Let $1,2,3,4,5,6,7,8,9,11,12,\cdots$ be the sequence of all the positive integers which do not contain the digit zero. Write $\{a_n\}$ for this sequence. By comparing with a geometric series, show that

$$\sum_n \frac{1}{a_n}\lt90$$

I would try to start this but summing the geometric series is trivial, so the point lies in finding such a series(or a set of series)

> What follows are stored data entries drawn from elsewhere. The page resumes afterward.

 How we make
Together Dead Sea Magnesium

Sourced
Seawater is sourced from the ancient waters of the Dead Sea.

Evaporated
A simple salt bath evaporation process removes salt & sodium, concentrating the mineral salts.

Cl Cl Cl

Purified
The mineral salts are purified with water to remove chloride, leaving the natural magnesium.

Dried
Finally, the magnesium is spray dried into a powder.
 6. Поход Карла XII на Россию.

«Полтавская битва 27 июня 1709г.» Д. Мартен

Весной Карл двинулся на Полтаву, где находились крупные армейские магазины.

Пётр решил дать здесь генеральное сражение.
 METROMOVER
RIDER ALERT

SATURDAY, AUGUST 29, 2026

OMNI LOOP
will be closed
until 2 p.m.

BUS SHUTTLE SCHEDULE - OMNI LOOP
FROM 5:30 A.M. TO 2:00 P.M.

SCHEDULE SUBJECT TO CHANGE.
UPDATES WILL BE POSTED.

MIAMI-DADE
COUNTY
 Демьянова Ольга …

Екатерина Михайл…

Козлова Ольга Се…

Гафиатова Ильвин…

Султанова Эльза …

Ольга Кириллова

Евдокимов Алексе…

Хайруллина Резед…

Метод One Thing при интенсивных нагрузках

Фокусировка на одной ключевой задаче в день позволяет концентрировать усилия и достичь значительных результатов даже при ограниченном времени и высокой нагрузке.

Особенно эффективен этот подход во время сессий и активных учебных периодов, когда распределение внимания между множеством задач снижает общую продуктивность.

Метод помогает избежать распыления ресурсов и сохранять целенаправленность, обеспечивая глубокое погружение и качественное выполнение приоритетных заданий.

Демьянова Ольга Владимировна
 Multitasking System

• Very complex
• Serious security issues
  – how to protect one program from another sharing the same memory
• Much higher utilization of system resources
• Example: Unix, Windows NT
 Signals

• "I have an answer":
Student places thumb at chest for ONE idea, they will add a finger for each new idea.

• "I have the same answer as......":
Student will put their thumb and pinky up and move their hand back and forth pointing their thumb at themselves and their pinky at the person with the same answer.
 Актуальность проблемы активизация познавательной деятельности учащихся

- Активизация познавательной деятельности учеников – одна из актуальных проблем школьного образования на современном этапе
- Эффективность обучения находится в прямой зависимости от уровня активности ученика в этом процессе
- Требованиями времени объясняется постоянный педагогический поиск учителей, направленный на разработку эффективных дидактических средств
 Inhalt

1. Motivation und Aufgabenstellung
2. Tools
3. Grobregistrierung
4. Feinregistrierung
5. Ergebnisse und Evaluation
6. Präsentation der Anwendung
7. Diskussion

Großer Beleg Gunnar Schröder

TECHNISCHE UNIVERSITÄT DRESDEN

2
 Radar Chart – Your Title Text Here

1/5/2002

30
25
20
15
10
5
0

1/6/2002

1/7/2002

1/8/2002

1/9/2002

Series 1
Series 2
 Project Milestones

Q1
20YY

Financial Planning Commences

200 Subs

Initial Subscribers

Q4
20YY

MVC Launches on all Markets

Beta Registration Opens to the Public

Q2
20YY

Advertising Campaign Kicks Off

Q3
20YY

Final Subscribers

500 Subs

This looks really amazing to me since this is just the harmonic series, with (apparently) a small fraction of the terms removed, and yet it converges.

• What is the question?
– user122283
Apr 9, 2014 at 16:23
• The number of terms in the sequence $a_n$ must be lesser than approximately $1.2204\times 10^{39}.$
– user122283
Apr 9, 2014 at 16:27
• Here is an observation that I strongly suspect will lead to a solution (but I haven't got the time to actually try it): There are nine times as many $n+1$ digit numbers with no zeroes as there are $n$ digt numbers with no zeroes. You get the former by taking each of the latter, call it $k$, and forming $10k+1$, … ,$10k+9$. Now use the fact that each of the latter is $>10k$. I smell the sum $\sum(9/10)^n$ in there … Apr 9, 2014 at 16:27
• This is a Kempner series. Duplicate of this, this, and this. Apr 9, 2014 at 16:32
• Oh, and one more thing: You are not really removing a small fraction of the natural numbers. You are keeping $(9/10)^n$ of all $n$-digit numbers, which is a vanishingly small fraction when $n$ is large. Apr 9, 2014 at 16:32

Let $S_1 = \sum\frac{1}{b_n}$ where $b_n$ is the finite subsequence of $a_n$ which are one digits numbers. Obviously $S_1$ is finite.
Let $S_2 = \sum\frac{1}{c_n}$ where $c_n$ is the finite subsequence of $a_n$ which are two digits numbers. Then $S_2 < \frac{9}{10}S_1$
Let $S_3 = \sum\frac{1}{d_n}$ where $d_n$ is the finite subsequence of $a_n$ which are three digits numbers Then $S_3$ is smaller than $\frac{9}{10}S_2$. Because of the fact that $\sum_{c=1}^9\frac{1}{abc} \leq \sum_{c=1}^{9}\frac{1}{ab0} \leq \sum_{c=1}^9\frac{1}{10}\frac{1}{ab}$.
Then the result follows if we compute $S_1$ as $\sum_{k=1}^9\frac{1}{k}$